How much responsibility should sports organizations take for their affiliation with some of these energy-guzzling NFT types? That’s up for debate. As Ethereum’s popularity grows, so too does the profitability of mining. As more miners are incentivized to work, the vicious cycle continues. The collective energy consumption and carbon emissions required to maintain this network can put NFTs at odds with a sports organization’s Corporate Social Responsibility (CSR) obligations and Environmental, Social and Governance (ESG) commitments.

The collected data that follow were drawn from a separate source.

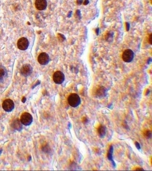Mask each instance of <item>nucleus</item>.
I'll return each instance as SVG.
<instances>
[{
    "label": "nucleus",
    "instance_id": "nucleus-4",
    "mask_svg": "<svg viewBox=\"0 0 152 171\" xmlns=\"http://www.w3.org/2000/svg\"><path fill=\"white\" fill-rule=\"evenodd\" d=\"M2 107L4 111L10 112L14 110V101L10 99H7L4 101L2 104Z\"/></svg>",
    "mask_w": 152,
    "mask_h": 171
},
{
    "label": "nucleus",
    "instance_id": "nucleus-12",
    "mask_svg": "<svg viewBox=\"0 0 152 171\" xmlns=\"http://www.w3.org/2000/svg\"><path fill=\"white\" fill-rule=\"evenodd\" d=\"M106 89L104 87H99L95 91V95L97 97L101 98L105 97L106 95Z\"/></svg>",
    "mask_w": 152,
    "mask_h": 171
},
{
    "label": "nucleus",
    "instance_id": "nucleus-25",
    "mask_svg": "<svg viewBox=\"0 0 152 171\" xmlns=\"http://www.w3.org/2000/svg\"><path fill=\"white\" fill-rule=\"evenodd\" d=\"M2 150L1 149H0V155L1 154V152H2Z\"/></svg>",
    "mask_w": 152,
    "mask_h": 171
},
{
    "label": "nucleus",
    "instance_id": "nucleus-16",
    "mask_svg": "<svg viewBox=\"0 0 152 171\" xmlns=\"http://www.w3.org/2000/svg\"><path fill=\"white\" fill-rule=\"evenodd\" d=\"M42 150L45 152L47 153H49L51 152V148L47 144L43 147V148H42Z\"/></svg>",
    "mask_w": 152,
    "mask_h": 171
},
{
    "label": "nucleus",
    "instance_id": "nucleus-14",
    "mask_svg": "<svg viewBox=\"0 0 152 171\" xmlns=\"http://www.w3.org/2000/svg\"><path fill=\"white\" fill-rule=\"evenodd\" d=\"M113 148L112 146H111L109 148V151H108V155H107V157L108 158V160L110 161H111L113 164V165H114V166H115V163L113 161V157H112V154H113Z\"/></svg>",
    "mask_w": 152,
    "mask_h": 171
},
{
    "label": "nucleus",
    "instance_id": "nucleus-20",
    "mask_svg": "<svg viewBox=\"0 0 152 171\" xmlns=\"http://www.w3.org/2000/svg\"><path fill=\"white\" fill-rule=\"evenodd\" d=\"M40 82H39V81H37V84H35V85L34 86V87H32V88H33V89H34V87H35L36 86H37L38 85L40 84Z\"/></svg>",
    "mask_w": 152,
    "mask_h": 171
},
{
    "label": "nucleus",
    "instance_id": "nucleus-18",
    "mask_svg": "<svg viewBox=\"0 0 152 171\" xmlns=\"http://www.w3.org/2000/svg\"><path fill=\"white\" fill-rule=\"evenodd\" d=\"M83 122L84 123V124H86L87 123H88V119H87V118L86 117H84L83 118Z\"/></svg>",
    "mask_w": 152,
    "mask_h": 171
},
{
    "label": "nucleus",
    "instance_id": "nucleus-3",
    "mask_svg": "<svg viewBox=\"0 0 152 171\" xmlns=\"http://www.w3.org/2000/svg\"><path fill=\"white\" fill-rule=\"evenodd\" d=\"M134 58V53L130 49H127L122 54V59L126 62H130Z\"/></svg>",
    "mask_w": 152,
    "mask_h": 171
},
{
    "label": "nucleus",
    "instance_id": "nucleus-1",
    "mask_svg": "<svg viewBox=\"0 0 152 171\" xmlns=\"http://www.w3.org/2000/svg\"><path fill=\"white\" fill-rule=\"evenodd\" d=\"M68 102L72 107H77L81 104V99L77 94L73 93L68 98Z\"/></svg>",
    "mask_w": 152,
    "mask_h": 171
},
{
    "label": "nucleus",
    "instance_id": "nucleus-13",
    "mask_svg": "<svg viewBox=\"0 0 152 171\" xmlns=\"http://www.w3.org/2000/svg\"><path fill=\"white\" fill-rule=\"evenodd\" d=\"M97 131L99 136L101 138H103L105 137L106 134V131H107L106 127L105 126L101 125L98 128Z\"/></svg>",
    "mask_w": 152,
    "mask_h": 171
},
{
    "label": "nucleus",
    "instance_id": "nucleus-19",
    "mask_svg": "<svg viewBox=\"0 0 152 171\" xmlns=\"http://www.w3.org/2000/svg\"><path fill=\"white\" fill-rule=\"evenodd\" d=\"M152 34H151L150 35V37H149V43L150 44H152Z\"/></svg>",
    "mask_w": 152,
    "mask_h": 171
},
{
    "label": "nucleus",
    "instance_id": "nucleus-9",
    "mask_svg": "<svg viewBox=\"0 0 152 171\" xmlns=\"http://www.w3.org/2000/svg\"><path fill=\"white\" fill-rule=\"evenodd\" d=\"M22 124L21 123L20 120L19 119L17 118L12 121L11 126L12 128H14V129L18 131H20L22 129Z\"/></svg>",
    "mask_w": 152,
    "mask_h": 171
},
{
    "label": "nucleus",
    "instance_id": "nucleus-17",
    "mask_svg": "<svg viewBox=\"0 0 152 171\" xmlns=\"http://www.w3.org/2000/svg\"><path fill=\"white\" fill-rule=\"evenodd\" d=\"M135 146H136V148H137L138 149L140 150V149H141V146H140V144H139L138 142H136L135 143Z\"/></svg>",
    "mask_w": 152,
    "mask_h": 171
},
{
    "label": "nucleus",
    "instance_id": "nucleus-5",
    "mask_svg": "<svg viewBox=\"0 0 152 171\" xmlns=\"http://www.w3.org/2000/svg\"><path fill=\"white\" fill-rule=\"evenodd\" d=\"M53 79L55 83L61 84L65 80L64 74L60 71H57L54 74Z\"/></svg>",
    "mask_w": 152,
    "mask_h": 171
},
{
    "label": "nucleus",
    "instance_id": "nucleus-15",
    "mask_svg": "<svg viewBox=\"0 0 152 171\" xmlns=\"http://www.w3.org/2000/svg\"><path fill=\"white\" fill-rule=\"evenodd\" d=\"M144 135L147 139H149L152 137V133L151 131L149 130H146L145 131Z\"/></svg>",
    "mask_w": 152,
    "mask_h": 171
},
{
    "label": "nucleus",
    "instance_id": "nucleus-22",
    "mask_svg": "<svg viewBox=\"0 0 152 171\" xmlns=\"http://www.w3.org/2000/svg\"><path fill=\"white\" fill-rule=\"evenodd\" d=\"M77 3L78 4H79V5H80V4H81V3H82V2H83V0H77Z\"/></svg>",
    "mask_w": 152,
    "mask_h": 171
},
{
    "label": "nucleus",
    "instance_id": "nucleus-24",
    "mask_svg": "<svg viewBox=\"0 0 152 171\" xmlns=\"http://www.w3.org/2000/svg\"><path fill=\"white\" fill-rule=\"evenodd\" d=\"M136 170H144V169H143V168H136Z\"/></svg>",
    "mask_w": 152,
    "mask_h": 171
},
{
    "label": "nucleus",
    "instance_id": "nucleus-8",
    "mask_svg": "<svg viewBox=\"0 0 152 171\" xmlns=\"http://www.w3.org/2000/svg\"><path fill=\"white\" fill-rule=\"evenodd\" d=\"M38 62L42 65H46L50 61V57L46 53H41L38 57Z\"/></svg>",
    "mask_w": 152,
    "mask_h": 171
},
{
    "label": "nucleus",
    "instance_id": "nucleus-2",
    "mask_svg": "<svg viewBox=\"0 0 152 171\" xmlns=\"http://www.w3.org/2000/svg\"><path fill=\"white\" fill-rule=\"evenodd\" d=\"M20 121L25 126L30 125L33 122L32 116L28 112H24L21 116Z\"/></svg>",
    "mask_w": 152,
    "mask_h": 171
},
{
    "label": "nucleus",
    "instance_id": "nucleus-7",
    "mask_svg": "<svg viewBox=\"0 0 152 171\" xmlns=\"http://www.w3.org/2000/svg\"><path fill=\"white\" fill-rule=\"evenodd\" d=\"M33 68L31 65L29 64H25L21 69L20 73L24 77H28L32 74Z\"/></svg>",
    "mask_w": 152,
    "mask_h": 171
},
{
    "label": "nucleus",
    "instance_id": "nucleus-10",
    "mask_svg": "<svg viewBox=\"0 0 152 171\" xmlns=\"http://www.w3.org/2000/svg\"><path fill=\"white\" fill-rule=\"evenodd\" d=\"M35 7L38 10H45L47 7V2L46 0H36Z\"/></svg>",
    "mask_w": 152,
    "mask_h": 171
},
{
    "label": "nucleus",
    "instance_id": "nucleus-21",
    "mask_svg": "<svg viewBox=\"0 0 152 171\" xmlns=\"http://www.w3.org/2000/svg\"><path fill=\"white\" fill-rule=\"evenodd\" d=\"M26 98L24 97L23 98H22V100H21V101L22 102V103H25V102H26Z\"/></svg>",
    "mask_w": 152,
    "mask_h": 171
},
{
    "label": "nucleus",
    "instance_id": "nucleus-6",
    "mask_svg": "<svg viewBox=\"0 0 152 171\" xmlns=\"http://www.w3.org/2000/svg\"><path fill=\"white\" fill-rule=\"evenodd\" d=\"M29 45V42L26 38L21 37L20 38L17 43V46L20 50H26Z\"/></svg>",
    "mask_w": 152,
    "mask_h": 171
},
{
    "label": "nucleus",
    "instance_id": "nucleus-11",
    "mask_svg": "<svg viewBox=\"0 0 152 171\" xmlns=\"http://www.w3.org/2000/svg\"><path fill=\"white\" fill-rule=\"evenodd\" d=\"M8 76L7 70L3 66H0V83H3Z\"/></svg>",
    "mask_w": 152,
    "mask_h": 171
},
{
    "label": "nucleus",
    "instance_id": "nucleus-23",
    "mask_svg": "<svg viewBox=\"0 0 152 171\" xmlns=\"http://www.w3.org/2000/svg\"><path fill=\"white\" fill-rule=\"evenodd\" d=\"M88 3H89V1H88V0H85L84 1V5H87Z\"/></svg>",
    "mask_w": 152,
    "mask_h": 171
}]
</instances>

CSR accountability and ESG measurement are becoming a basic expectation among investors, consumers, and employees. Deloitte research suggests that ESG-mandated investments could make up half of all managed assets in the U.S. by 2025. A separate study from IBM and NRF found that 57% of consumers are willing to change their buying habits and brand allegiance to reduce environmental impact. Climate risk and sustainability reporting were also key elements of BlackRock chairman Larry Fink’s letter to fellow CEOs this year.
As more private equity and other institutional capital enters the sports economy, several organizations have implemented strategies toward sustainability. Many are participating in the UN’s Sports for Climate Action Framework, while the likes of FIFA, the IOC and Formula One have set their own target dates for carbon neutrality. And let’s not forget domestic league initiatives such as NHL Green, NFL Green, MLB’s partnership with the Council for Responsible Sport, and MLS’ Greener Goals platform.

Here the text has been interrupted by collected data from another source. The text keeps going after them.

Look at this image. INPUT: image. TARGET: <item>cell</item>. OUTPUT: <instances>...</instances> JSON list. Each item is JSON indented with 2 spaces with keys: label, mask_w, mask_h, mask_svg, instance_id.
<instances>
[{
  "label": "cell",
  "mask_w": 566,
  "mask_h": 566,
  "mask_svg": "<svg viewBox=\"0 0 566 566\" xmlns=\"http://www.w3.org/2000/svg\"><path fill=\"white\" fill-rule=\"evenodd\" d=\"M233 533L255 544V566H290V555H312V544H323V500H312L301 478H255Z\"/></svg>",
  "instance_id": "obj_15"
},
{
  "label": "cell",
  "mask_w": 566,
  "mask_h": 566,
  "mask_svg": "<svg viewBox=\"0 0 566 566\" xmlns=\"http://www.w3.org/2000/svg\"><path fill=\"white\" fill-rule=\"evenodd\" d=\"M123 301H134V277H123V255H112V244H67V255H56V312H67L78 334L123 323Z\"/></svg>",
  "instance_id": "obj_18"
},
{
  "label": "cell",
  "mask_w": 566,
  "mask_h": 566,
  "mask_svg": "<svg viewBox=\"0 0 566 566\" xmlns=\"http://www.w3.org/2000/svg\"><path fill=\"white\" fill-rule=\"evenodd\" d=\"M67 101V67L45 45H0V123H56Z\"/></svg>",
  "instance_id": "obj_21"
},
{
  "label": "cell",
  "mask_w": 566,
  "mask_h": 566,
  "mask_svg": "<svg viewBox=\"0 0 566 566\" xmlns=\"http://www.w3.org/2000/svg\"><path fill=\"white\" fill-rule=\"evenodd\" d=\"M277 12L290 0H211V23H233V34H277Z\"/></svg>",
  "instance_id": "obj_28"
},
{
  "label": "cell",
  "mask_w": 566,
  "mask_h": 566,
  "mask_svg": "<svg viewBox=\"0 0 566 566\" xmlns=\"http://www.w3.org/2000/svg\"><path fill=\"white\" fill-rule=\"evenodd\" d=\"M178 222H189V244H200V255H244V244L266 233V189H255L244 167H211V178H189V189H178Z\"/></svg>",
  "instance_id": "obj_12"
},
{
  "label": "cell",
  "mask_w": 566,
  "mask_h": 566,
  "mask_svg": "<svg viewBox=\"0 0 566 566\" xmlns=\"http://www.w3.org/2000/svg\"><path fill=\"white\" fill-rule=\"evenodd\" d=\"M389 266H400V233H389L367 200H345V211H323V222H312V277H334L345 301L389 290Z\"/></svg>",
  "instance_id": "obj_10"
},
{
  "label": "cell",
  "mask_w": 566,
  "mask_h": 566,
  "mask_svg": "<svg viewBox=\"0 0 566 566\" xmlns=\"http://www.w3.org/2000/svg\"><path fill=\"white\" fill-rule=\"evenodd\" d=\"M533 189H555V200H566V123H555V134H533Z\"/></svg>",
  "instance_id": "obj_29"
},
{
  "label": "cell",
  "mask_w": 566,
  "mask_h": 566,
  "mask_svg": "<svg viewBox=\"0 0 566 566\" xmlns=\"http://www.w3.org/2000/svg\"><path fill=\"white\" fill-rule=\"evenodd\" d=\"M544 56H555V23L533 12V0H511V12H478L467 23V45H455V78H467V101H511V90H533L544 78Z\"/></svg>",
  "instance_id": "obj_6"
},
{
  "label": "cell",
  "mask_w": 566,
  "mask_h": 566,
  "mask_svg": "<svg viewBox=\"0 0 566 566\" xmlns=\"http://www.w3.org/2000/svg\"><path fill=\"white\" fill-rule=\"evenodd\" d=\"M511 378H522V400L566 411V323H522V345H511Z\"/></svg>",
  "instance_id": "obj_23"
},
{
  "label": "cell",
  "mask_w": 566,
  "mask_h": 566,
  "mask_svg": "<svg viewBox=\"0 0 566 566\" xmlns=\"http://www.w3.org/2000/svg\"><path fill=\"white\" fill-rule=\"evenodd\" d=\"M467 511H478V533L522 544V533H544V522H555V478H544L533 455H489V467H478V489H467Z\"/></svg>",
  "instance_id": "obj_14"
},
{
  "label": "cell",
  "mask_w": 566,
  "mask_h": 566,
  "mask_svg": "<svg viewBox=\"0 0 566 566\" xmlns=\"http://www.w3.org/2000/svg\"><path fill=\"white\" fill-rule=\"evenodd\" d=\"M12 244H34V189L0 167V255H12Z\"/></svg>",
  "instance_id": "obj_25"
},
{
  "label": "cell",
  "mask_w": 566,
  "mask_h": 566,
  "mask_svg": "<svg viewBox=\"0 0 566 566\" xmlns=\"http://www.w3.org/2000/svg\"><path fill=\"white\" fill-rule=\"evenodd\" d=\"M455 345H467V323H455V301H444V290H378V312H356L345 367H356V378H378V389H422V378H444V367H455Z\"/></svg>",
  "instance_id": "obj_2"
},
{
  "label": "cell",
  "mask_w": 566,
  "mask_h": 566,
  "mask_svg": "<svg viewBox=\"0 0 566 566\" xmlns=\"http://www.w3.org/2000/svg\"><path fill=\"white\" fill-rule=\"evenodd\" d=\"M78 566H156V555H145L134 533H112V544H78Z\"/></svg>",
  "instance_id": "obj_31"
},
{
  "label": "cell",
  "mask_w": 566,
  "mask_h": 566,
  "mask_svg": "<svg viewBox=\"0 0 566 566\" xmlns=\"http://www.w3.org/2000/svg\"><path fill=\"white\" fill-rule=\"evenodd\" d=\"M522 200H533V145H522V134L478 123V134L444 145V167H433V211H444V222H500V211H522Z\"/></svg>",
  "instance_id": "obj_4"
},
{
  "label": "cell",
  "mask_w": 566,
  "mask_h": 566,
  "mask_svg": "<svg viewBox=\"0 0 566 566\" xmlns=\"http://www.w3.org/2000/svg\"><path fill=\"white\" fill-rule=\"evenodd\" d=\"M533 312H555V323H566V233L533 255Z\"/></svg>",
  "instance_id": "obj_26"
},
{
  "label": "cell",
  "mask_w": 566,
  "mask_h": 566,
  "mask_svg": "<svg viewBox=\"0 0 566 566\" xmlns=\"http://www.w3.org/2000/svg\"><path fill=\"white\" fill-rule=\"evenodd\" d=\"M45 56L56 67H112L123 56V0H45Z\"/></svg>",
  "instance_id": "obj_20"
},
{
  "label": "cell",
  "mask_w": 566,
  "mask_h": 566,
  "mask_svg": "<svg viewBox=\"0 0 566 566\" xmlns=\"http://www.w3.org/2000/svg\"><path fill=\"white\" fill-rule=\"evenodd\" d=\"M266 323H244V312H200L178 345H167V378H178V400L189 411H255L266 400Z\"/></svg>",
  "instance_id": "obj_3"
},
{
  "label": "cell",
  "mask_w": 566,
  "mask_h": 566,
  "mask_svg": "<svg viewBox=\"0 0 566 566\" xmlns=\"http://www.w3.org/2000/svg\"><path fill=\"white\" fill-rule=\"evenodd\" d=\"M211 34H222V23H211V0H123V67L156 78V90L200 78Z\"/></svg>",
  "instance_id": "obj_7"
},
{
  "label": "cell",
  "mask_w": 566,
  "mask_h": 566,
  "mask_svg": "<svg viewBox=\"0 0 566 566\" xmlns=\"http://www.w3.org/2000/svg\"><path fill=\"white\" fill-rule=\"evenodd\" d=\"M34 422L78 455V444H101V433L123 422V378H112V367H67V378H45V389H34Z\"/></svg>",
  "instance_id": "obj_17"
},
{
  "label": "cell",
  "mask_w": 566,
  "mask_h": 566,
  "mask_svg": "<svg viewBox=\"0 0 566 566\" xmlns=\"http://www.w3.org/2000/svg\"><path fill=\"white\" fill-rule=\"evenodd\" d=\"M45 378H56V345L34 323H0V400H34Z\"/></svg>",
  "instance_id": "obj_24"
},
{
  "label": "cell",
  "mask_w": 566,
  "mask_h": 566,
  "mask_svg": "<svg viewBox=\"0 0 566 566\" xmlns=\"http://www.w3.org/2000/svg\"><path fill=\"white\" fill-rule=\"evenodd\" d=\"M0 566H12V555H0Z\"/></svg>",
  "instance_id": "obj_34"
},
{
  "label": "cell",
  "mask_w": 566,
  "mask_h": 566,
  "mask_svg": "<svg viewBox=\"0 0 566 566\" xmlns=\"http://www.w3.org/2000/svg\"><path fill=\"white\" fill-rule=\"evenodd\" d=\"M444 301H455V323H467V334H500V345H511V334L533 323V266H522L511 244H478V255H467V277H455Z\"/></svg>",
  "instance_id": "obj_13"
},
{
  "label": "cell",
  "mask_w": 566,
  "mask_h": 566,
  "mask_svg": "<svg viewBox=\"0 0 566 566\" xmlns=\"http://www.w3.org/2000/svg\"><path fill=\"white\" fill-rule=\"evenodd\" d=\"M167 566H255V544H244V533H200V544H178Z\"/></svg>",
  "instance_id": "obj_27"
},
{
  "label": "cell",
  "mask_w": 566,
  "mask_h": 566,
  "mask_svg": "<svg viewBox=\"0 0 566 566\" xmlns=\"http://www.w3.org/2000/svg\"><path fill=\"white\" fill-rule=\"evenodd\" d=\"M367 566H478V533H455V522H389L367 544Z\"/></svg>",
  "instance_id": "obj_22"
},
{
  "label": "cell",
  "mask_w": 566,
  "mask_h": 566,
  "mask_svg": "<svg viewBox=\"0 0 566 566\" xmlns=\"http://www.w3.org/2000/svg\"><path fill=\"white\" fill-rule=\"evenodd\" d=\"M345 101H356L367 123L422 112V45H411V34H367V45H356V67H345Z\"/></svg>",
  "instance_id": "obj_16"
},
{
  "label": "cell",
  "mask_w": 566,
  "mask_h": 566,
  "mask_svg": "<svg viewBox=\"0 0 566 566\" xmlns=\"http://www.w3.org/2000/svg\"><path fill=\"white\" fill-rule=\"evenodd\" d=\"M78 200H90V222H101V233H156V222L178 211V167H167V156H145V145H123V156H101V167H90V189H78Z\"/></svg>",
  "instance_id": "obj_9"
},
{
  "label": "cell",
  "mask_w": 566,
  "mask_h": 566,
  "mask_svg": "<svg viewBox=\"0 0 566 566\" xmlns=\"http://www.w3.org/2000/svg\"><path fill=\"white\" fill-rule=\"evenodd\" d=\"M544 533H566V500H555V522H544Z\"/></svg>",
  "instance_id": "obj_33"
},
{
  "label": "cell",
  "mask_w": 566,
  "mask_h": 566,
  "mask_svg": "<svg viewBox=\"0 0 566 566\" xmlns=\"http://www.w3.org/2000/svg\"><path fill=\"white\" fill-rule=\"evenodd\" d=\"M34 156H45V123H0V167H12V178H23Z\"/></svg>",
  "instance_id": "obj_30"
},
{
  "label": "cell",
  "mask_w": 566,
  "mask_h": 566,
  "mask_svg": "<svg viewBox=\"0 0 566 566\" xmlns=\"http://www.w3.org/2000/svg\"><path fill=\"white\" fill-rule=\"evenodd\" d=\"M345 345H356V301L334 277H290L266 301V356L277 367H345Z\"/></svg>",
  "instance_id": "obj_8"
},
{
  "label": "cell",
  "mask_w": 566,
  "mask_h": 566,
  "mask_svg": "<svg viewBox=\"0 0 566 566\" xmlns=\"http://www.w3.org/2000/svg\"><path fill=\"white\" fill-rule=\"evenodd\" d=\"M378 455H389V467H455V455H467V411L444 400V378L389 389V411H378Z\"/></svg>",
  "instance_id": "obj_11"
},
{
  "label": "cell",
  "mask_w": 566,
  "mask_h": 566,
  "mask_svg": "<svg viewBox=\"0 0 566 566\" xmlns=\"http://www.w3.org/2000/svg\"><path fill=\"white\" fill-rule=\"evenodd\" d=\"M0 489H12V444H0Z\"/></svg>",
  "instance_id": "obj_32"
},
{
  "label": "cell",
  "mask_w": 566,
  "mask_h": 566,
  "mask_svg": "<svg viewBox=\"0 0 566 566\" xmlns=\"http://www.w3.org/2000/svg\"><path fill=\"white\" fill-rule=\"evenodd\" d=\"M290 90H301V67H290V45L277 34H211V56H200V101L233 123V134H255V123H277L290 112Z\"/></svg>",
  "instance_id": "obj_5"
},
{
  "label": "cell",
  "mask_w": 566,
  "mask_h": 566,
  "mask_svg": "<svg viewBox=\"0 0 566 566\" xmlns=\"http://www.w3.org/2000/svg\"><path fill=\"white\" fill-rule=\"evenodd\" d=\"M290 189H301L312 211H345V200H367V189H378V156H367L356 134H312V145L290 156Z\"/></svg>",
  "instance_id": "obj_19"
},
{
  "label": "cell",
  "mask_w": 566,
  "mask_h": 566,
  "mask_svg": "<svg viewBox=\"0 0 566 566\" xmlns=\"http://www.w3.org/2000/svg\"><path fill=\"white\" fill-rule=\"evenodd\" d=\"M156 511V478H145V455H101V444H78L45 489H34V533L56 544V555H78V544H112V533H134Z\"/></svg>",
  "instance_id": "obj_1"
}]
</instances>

Not all blockchains are equally culpable for energy guzzling, however. To its credit, NBA’s Top Shot uses the Flow blockchain. Separate from Ethereum, where marketplaces like MakersPlace and Rarible reside, Flow is purpose-built for NFT collectibles. It uses a “proof-of-stake” model where miners enforce consensus and verify transactions according to how many tokens they lock up as collateral. This alternative consumes less electricity and produces fewer carbon emissions than proof-of-work blockchains like Ethereum and Bitcoin.
As CSR and ESG criteria grow more important among investors and consumers, how can a business reconcile the large carbon footprint of blockchain-based products and services with a commitment to sustainability? As a first step, sports economy operators entering the NFT space must ask themselves the following questions:
- Is the organization lobbying its NFT marketplace to embrace a proof-of-stake model? Ethereum researchers have long supported a move to proof-of-stake. Whether this happens in 2021 remains to be seen.
- Are stakeholders being educated on proof-of-stake’s sustainability advantage over proof-of-work?
- Is the internal reporting around NFT adoption sufficiently transparent, especially for those working on CSR and ESG initiatives?
- Is the organization pursuing other sustainability measures to offset NFTs, such as purchasing carbon credits? If so, are these credits independently verified? (Trove Research CEO Guy Turner has argued that over 60% of carbon credits have “questionable additionality claims.”)
- Has the organization’s communications team prepared counter messaging, contingency plans, and a playbook of crisis scenarios, in the event of a conflict between chasing returns and environmental accountability?
Taking precautions like these will help sports organizations preempt reputation risk and recoup more value from investments already made towards CSR and ESG initiatives. They must find the balance between honoring sustainability commitments and embracing dynamic, potentially lucrative ideas that also foster new fan engagement.
In addition to his position with Prosek, where he works with private equity, enterprise technology and sports economy clients, O’Connor is also a strategic adviser to Zone7, an AI-based injury prevention platform.